Unwarranted Fawning Praise & Legitimate Citizen Gripes

All neatly packaged in today's Standard-Examiner edition

The Standard-Examiner delivers the Emerald City townsfolke a real Std-Ex/Boss Godfrey love-fest this morning, with shameless and sophomoric rah-rah pieces plastered all over its front page, and weaving deeply into its back-pages. Through the magic of our web-based Weber County Forum blog medium, readers around the world can instantaneously learn of the sheer wonderfulness of Boss Godfrey, by simply clicking the links here and here.

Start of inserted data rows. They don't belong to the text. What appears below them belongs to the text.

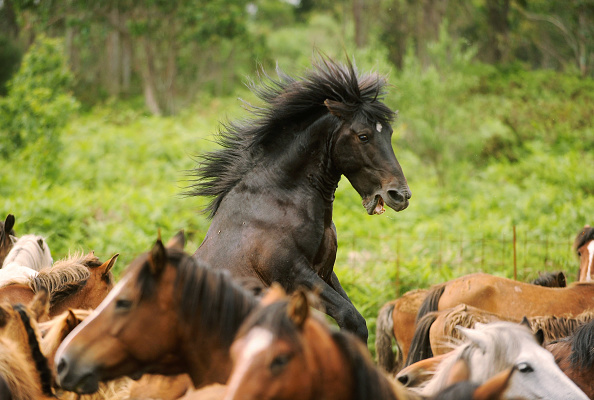 Horse「Wild Horses Are Rounded Up For Rapa Das Bestas」:写真・画像(18)[壁紙.com]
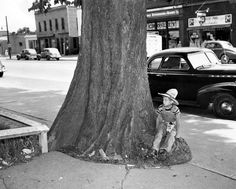 Cowboy Dick Kinsler, 10, perches on the base of an old elm tree on July 2, 1946. The tree was in front of the Florence Bank and is believed to have been planted by the first cashier, J.D. Brisbin, when the bank opened in 1856. It was 6 feet at the base. It was ordered to be razed in 1946 because the city forester pronounced it dangerous. THE WORLD-HERALD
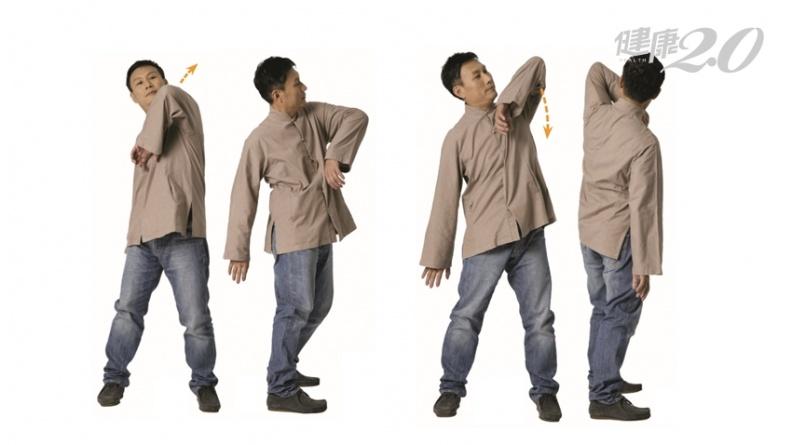 濕氣重也會傷腎!「熊戲」強健腎臟 排濕活血、預防衰老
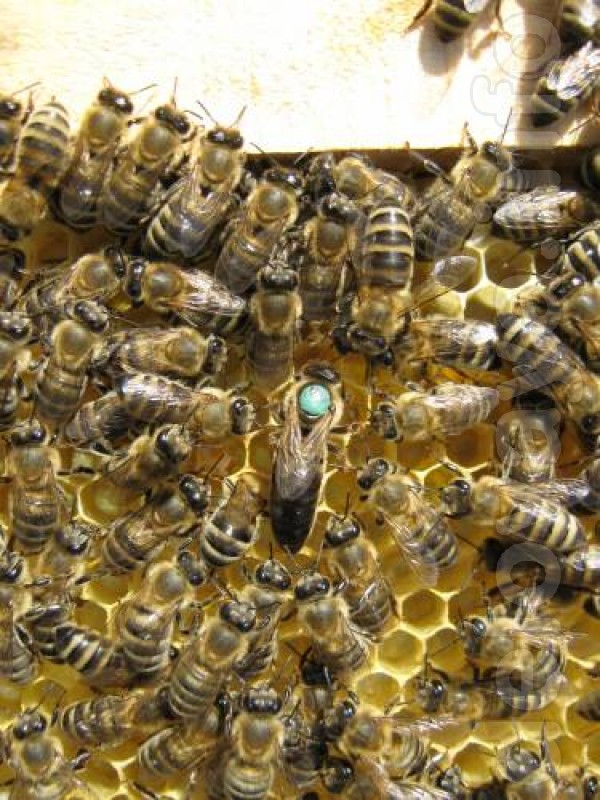 Пчелопакеты и пчелиные плодные меченые матки - молодые, высокопродукт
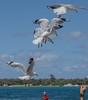 Seagulls 17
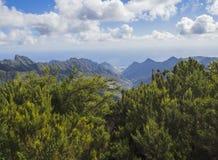 Point de vue dans les crêtes pointues de montagne d'anaga avec le buisson vert de cyprès Photographie stock
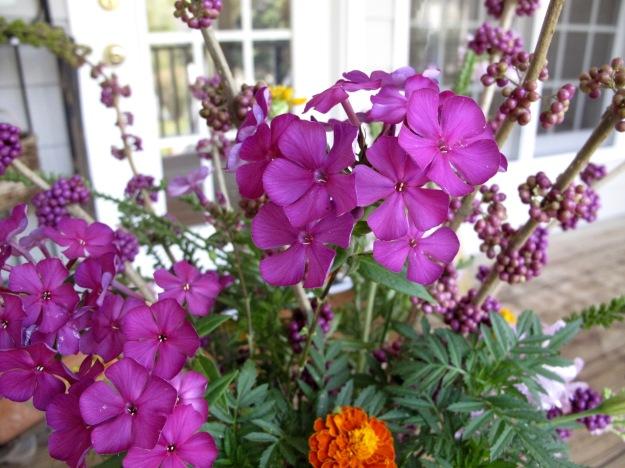 Phlox paniculata 'Nicky,' American Beautyberry, Marigold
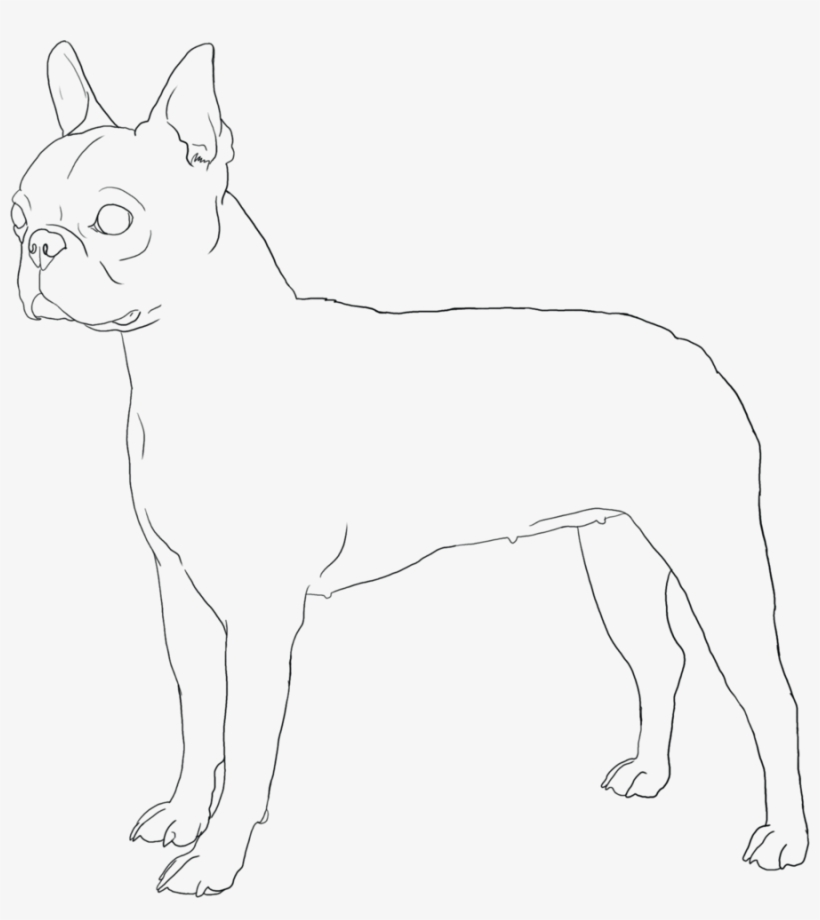 Boston Terrier Coloring Pages Puppies And Page Qqa - Boston ...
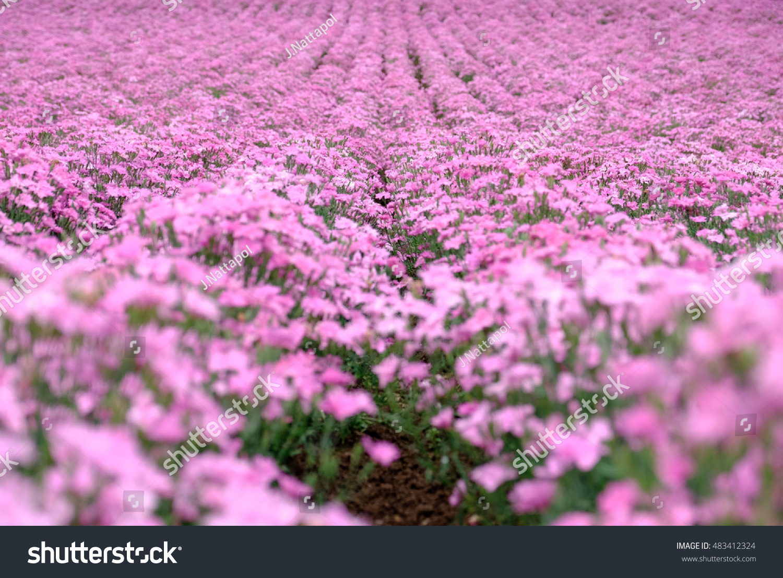 Beautiful Pink Flowers Field Beautiful Pink Stock Photo Edit Now
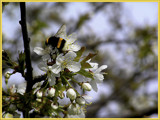Cherry and a bumblebee by MarianaEwa, Photography->Insects/Spiders gallery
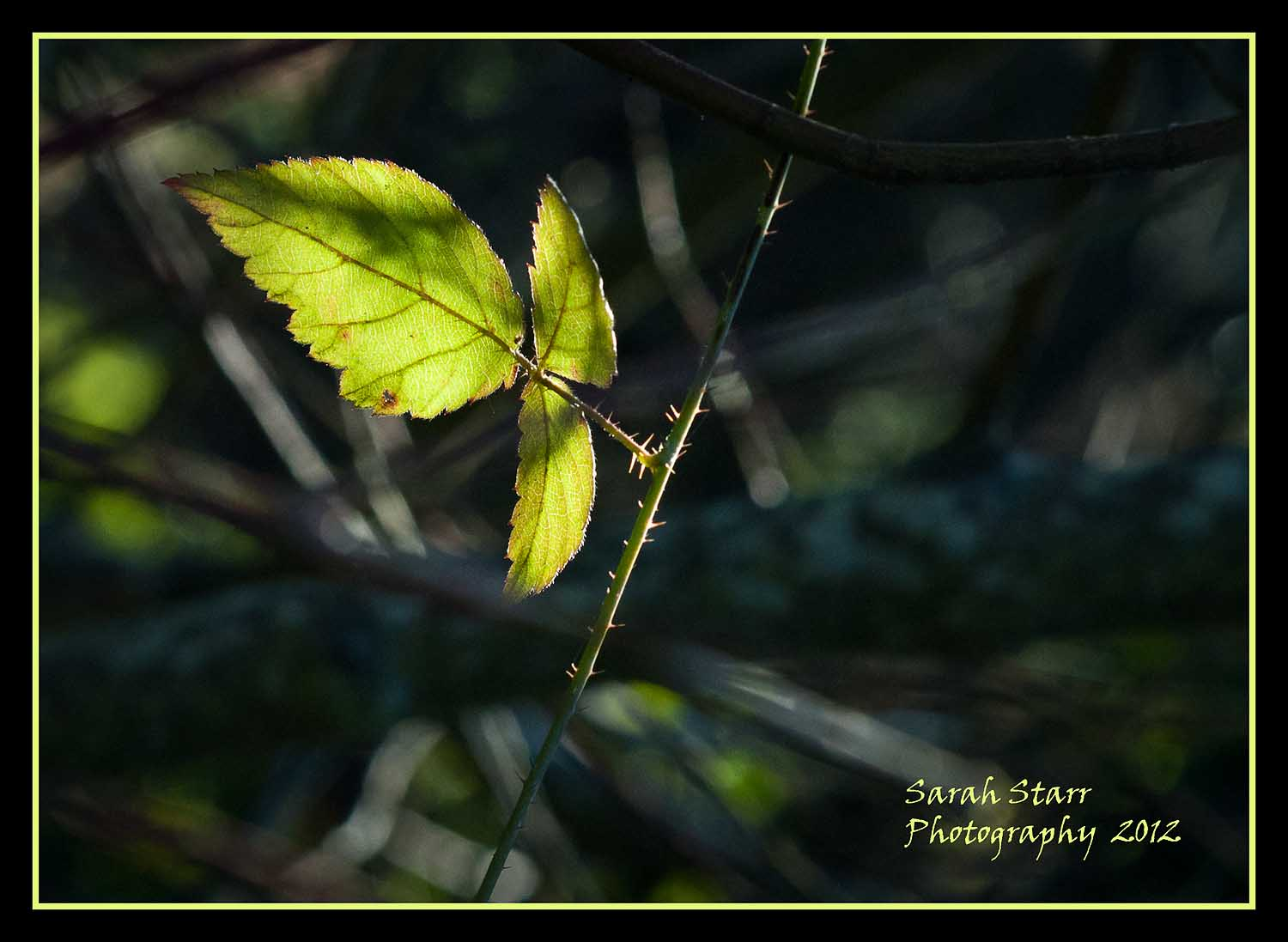 Grape Leaf in the Sun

"Rising from the dust," blares the Std-Ex main headline. A fair description, we concede. We remember all too well that vacant square block in the heart of our downtown, which languished muddy or dusty for most of Boss Godfrey's 6-year reign. We're grateful that at least that vision won't haunt us for yet one more Halloween.

Yeah. It's nice to finally see some activity downtown. And we're keeping our fingers crossed that it all succeeds, inasmuch as we dumb taxpayers are invested up to our eyeballs in all this.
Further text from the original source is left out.